YO, MI, ME, CONMIGO
Después de
entender que el pecado original es otra cosa y que, desde luego, no es algo que
nos hace llegar torcidos, pienso en nosotros, los seres humanos, y lo hago también de otra manera, sobre todo
en ciertos aspectos.
Me gusta, y
con frecuencia recurro a ella cuando me autoanalizo o tengo que enfrentarme con realidades
desbocadas externas a mí, con una
afirmación de Ortega y Gasset. Decía: “Yo soy yo y mis circunstancias”.
Efectivamente
en ese soy yo aparecen nuestras potencias y virtualidades, pero de ninguna
manera podemos ignorar nuestro componentes biológicos, químico, histórico
y hasta geográfico-espacial que nos
perfilará de una manera o de otra.
Lo mismo te
extrañas con esta retahíla con la que he empezado, pero, es que en las lecturas
de hoy aparece con una exuberancia que llena el escenario, el tema de la
envidia.
¡La envidia!
¿Por qué la
envidia?
¿Consecuencia
del pecado original?
Caín y Abel:
La envidia. ¿Solo hay el bueno y el malo?
¿Somos
culpables de todo comportamiento envidioso o hay que tener en cuenta otros
factores?
… … …
Por ahí
pretendo circular hoy y soy consciente de que lo hago con un cierto desorden y
probablemente no con suficiente rigor científico pues no soy especialista. Solo
tengo el vicio de pensar.
Lo que si
opino es que creo que a todos, alguna vez al menos, nos ha mordido la envidia.

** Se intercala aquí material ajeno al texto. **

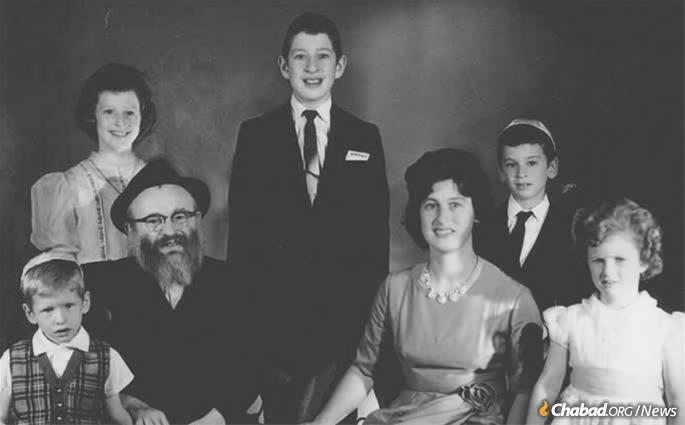 Rebbetzin Chaya Zelda (Clara) Kramer with her husband, Rabbi Leib Kramer, and family at the bar mitzvah of their son, Michel, center.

Y si es algo tan generalizado, y a veces difícil de controlar, erradicar,
etc, no debemos infravalorarlo. Si,
además, todos sabemos que, a veces, eso que
llamamos envidia provoca crisis y cataclismos vitales terribles y deleznables,
no podemos o no debemos ignorarlo.
Bueno, pues,
entonces me meto directamente en mi reflexión sobre la envidia buscando
esclarecimiento responsable y comprometido.
Cada uno de
nosotros, cuando nacemos, no somos envidiosos en esencia. Al contrario física,
biológica, y antropológicamente hablando, nos sentimos con necesidad del otro,
lo buscamos y nuestro mundo, pequeño e infinito, se rebosa de felicidad con la
voz que nos acaricia, el seno donde nos alimentamos y refugiamos, los ojos
donde nos vemos y los latidos de corazón que nos hacen cantar.
Esto, en
principio tendría que ser motor que nos impulsara a ser universales, de acogida
abierta y de entrega libre y gratuita.
Pero… pronto aparece los peros. Por lo pronto si
habría que tener en cuenta las circunstancias del mundo exterior que rodeaba al
útero donde nos encontrábamos pues allí ya , según y cómo, pudiéramos recibir
marcas, improntas, que nos acompañarán.
Pero una vez
nacidos, a pesar de que he dicho que no nacemos egoístas, sin embargo las
primeras palabras que aprendemos (dejemos a mamá y papá los primeros puestos)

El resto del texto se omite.